Running a Local Arweave Gateway for Development

Created by:

About this Lesson

Greetings! Welcome to the first practical lesson of the Arweave 201 track. In the intro lesson, I explained how Arweave ensures permanent data storage and gateways enable access to data stored on Arweave. This lesson will be hands-on! You'll learn how to install and configure an Arweave gateway for local development.

A local gateway is useful when developing DApps for the Permaweb and a good way to understand the setup process before running a gateway in production.

Prerequisites

To complete this lesson, you need a basic understanding of HTTP, TLS/SSL, DNS, Linux, Node.js, and Docker.
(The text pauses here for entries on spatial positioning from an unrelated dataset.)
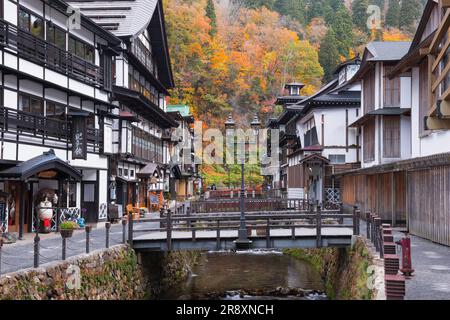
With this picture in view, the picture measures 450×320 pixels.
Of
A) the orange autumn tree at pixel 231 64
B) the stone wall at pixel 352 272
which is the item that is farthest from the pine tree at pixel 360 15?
the stone wall at pixel 352 272

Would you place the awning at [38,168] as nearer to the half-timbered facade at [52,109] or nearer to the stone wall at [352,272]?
the half-timbered facade at [52,109]

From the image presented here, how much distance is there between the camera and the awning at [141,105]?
32.0 meters

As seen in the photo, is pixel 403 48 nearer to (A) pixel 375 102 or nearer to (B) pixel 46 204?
(A) pixel 375 102

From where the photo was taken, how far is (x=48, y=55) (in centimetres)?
2272

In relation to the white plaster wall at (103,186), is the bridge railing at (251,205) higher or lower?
lower

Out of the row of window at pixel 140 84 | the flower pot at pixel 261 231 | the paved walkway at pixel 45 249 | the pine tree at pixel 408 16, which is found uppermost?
the pine tree at pixel 408 16

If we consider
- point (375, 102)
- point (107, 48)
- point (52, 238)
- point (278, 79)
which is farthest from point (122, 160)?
point (278, 79)

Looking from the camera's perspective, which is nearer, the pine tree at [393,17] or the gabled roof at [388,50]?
the gabled roof at [388,50]

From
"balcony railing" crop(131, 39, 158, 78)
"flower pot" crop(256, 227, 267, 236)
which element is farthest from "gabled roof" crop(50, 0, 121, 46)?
"flower pot" crop(256, 227, 267, 236)

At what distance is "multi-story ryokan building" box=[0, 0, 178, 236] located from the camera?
67.1 feet

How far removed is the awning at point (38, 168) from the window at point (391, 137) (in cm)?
1753

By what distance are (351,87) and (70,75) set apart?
87.5 feet

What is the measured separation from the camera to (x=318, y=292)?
2175 centimetres

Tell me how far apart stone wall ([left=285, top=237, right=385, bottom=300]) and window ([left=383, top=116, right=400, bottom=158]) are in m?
7.19
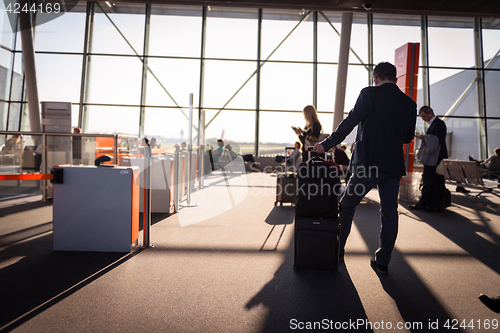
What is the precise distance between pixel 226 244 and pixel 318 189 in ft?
4.10

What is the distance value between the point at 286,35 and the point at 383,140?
1107 centimetres

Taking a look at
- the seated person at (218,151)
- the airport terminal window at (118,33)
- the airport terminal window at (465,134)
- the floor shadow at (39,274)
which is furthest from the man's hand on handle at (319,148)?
the airport terminal window at (465,134)

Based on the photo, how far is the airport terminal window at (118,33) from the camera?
11.8 m

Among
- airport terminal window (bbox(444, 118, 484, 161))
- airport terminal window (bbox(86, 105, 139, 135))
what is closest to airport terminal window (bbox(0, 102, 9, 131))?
airport terminal window (bbox(86, 105, 139, 135))

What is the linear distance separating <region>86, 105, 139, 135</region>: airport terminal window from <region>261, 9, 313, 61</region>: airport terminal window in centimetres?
545

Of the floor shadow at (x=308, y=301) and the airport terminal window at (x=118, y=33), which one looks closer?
the floor shadow at (x=308, y=301)

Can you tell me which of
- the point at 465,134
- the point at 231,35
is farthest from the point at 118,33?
the point at 465,134

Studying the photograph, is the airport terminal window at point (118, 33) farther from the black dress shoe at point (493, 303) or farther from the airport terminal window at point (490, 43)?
the airport terminal window at point (490, 43)

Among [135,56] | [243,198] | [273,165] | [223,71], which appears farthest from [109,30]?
[243,198]

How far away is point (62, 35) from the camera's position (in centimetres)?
1184

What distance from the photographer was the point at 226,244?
318 centimetres

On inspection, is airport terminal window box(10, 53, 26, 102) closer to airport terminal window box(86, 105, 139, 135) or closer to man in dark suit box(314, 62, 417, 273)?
airport terminal window box(86, 105, 139, 135)

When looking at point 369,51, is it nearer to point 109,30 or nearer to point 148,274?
point 109,30

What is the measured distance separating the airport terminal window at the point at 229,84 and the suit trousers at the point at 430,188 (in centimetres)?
805
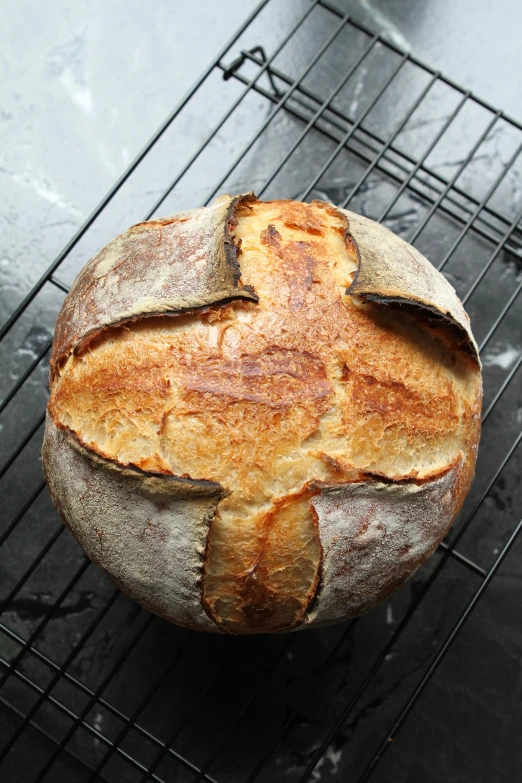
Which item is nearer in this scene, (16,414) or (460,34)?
(16,414)

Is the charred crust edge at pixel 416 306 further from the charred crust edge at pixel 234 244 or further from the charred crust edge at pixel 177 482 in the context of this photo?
the charred crust edge at pixel 177 482

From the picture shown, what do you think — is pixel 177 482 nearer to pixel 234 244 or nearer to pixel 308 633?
pixel 234 244

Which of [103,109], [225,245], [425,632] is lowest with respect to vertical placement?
[425,632]

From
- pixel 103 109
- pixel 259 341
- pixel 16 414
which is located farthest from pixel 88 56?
pixel 259 341

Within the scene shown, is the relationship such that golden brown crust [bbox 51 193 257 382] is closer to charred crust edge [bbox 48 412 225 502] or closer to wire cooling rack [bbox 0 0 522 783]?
charred crust edge [bbox 48 412 225 502]

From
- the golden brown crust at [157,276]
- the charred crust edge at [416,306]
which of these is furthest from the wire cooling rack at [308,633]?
the charred crust edge at [416,306]

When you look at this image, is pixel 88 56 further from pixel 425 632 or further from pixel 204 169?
pixel 425 632

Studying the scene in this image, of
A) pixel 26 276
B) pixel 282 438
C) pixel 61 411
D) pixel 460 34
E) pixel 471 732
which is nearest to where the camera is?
pixel 282 438
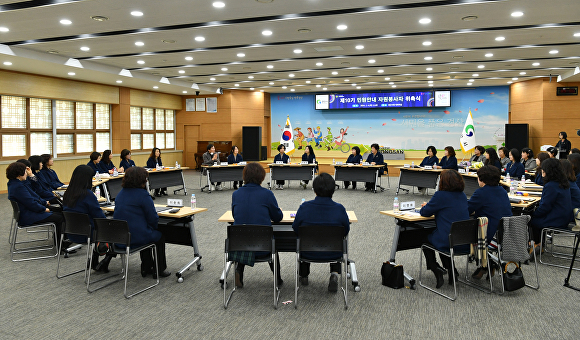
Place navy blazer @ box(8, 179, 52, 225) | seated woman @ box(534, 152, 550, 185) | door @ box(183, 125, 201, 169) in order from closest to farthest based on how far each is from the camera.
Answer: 1. navy blazer @ box(8, 179, 52, 225)
2. seated woman @ box(534, 152, 550, 185)
3. door @ box(183, 125, 201, 169)

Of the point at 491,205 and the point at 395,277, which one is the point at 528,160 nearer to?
the point at 491,205

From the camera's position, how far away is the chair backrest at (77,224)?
14.0 ft

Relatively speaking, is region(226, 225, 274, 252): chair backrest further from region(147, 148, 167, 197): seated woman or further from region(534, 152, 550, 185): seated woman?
region(147, 148, 167, 197): seated woman

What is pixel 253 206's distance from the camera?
3.91 meters

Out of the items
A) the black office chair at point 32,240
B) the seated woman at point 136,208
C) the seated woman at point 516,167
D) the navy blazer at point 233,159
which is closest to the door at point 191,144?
the navy blazer at point 233,159

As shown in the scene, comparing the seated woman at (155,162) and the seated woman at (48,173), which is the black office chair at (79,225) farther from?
Result: the seated woman at (155,162)

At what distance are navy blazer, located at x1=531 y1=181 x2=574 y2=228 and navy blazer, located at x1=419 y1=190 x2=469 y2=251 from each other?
1518 millimetres

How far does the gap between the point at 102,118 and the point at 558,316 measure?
1440cm

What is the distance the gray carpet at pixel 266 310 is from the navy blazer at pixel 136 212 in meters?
0.60

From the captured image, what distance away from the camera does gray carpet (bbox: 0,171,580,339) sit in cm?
329

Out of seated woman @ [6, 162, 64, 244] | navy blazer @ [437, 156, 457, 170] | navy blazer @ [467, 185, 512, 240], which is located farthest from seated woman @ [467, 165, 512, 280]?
navy blazer @ [437, 156, 457, 170]

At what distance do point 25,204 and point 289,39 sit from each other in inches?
218

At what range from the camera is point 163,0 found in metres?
5.74

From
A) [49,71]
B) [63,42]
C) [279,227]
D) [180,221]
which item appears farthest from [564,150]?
[49,71]
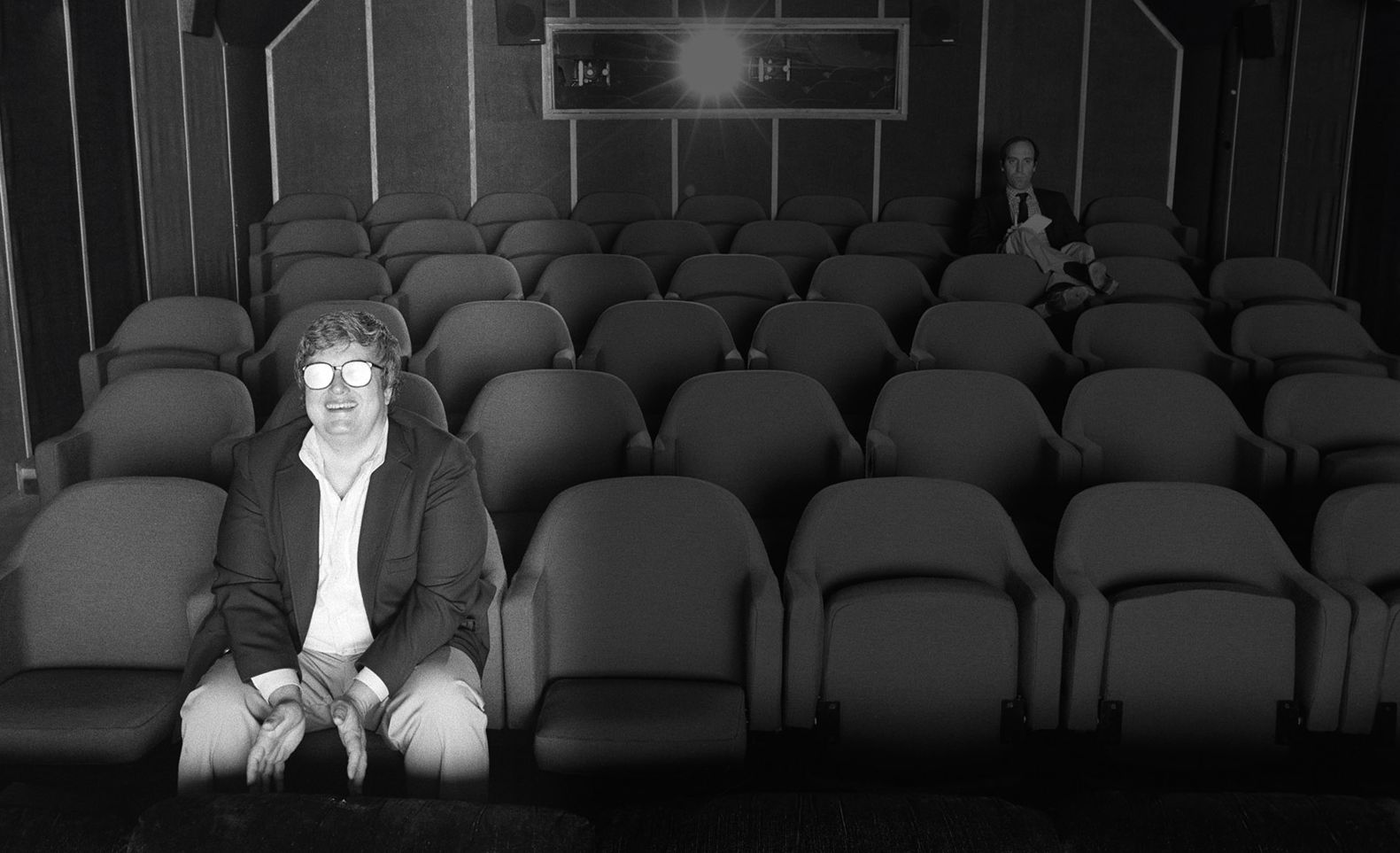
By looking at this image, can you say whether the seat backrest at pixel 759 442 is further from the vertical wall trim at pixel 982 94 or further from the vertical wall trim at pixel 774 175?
the vertical wall trim at pixel 982 94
A basic understanding of blockchains (i.e., transactions, wallets) is also helpful.

You also need a Linux system with Docker, Git, and Node.js.

Arweave Gateways Explained

There are currently two types of Arweave nodes: miners and gateways (Figure 1).

figure-1

Figure 1: Arweave gateways

The miner nodes are responsible for data storage. They form the Arweave proof-of-work blockchain network and are incentivized to store data permanently by Arweave’s native AR token.

The gateway nodes are responsible for data delivery to clients. There are several gateway implementations, but they’re all indexing and caching onchain data to ensure clients can access it quickly. The implementation you will use in this course is the AR.IO gateway.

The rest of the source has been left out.